INFORMATION SHOWN START

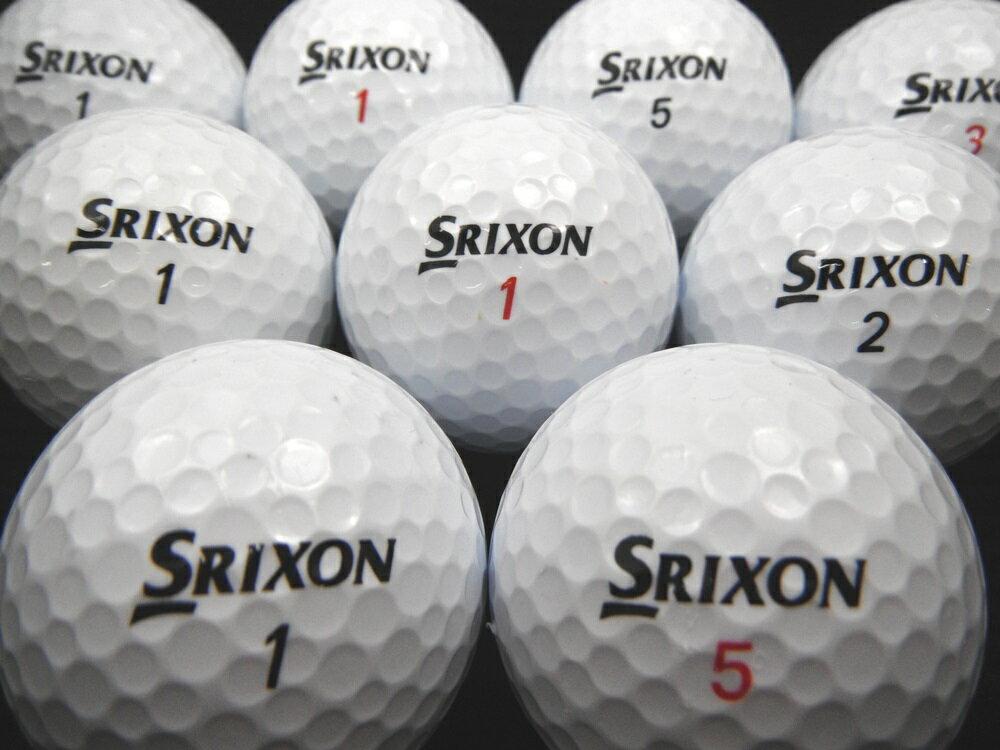 【送料無料】SRIXON スリクソン DISTANCE 11年〜15年モデル混合 ホワイト 50P【カラーボール】【ゴルフボール】【あす楽対応_近畿】【中古】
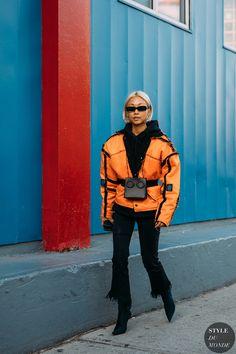 Vanessa Hong by STYLEDUMONDE Street Style Fashion Photography NY FW18 20180208_48A1721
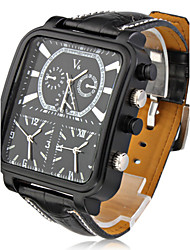 cheap -V6® Argus Panoptes - Men's Watch Military Triple-Movement Square Dial Leather Strap Cool Watch Unique Watch Fashion Watch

INFORMATION SHOWN END

## WORK TO COMPLETE
Copy every line above word for word and exclude the pictures.

## OUTPUT BELOW
 【送料無料】SRIXON スリクソン DISTANCE 11年〜15年モデル混合 ホワイト 50P【カラーボール】【ゴルフボール】【あす楽対応_近畿】【中古】
 Vanessa Hong by STYLEDUMONDE Street Style Fashion Photography NY FW18 20180208_48A1721
 cheap -V6® Argus Panoptes - Men's Watch Military Triple-Movement Square Dial Leather Strap Cool Watch Unique Watch Fashion Watch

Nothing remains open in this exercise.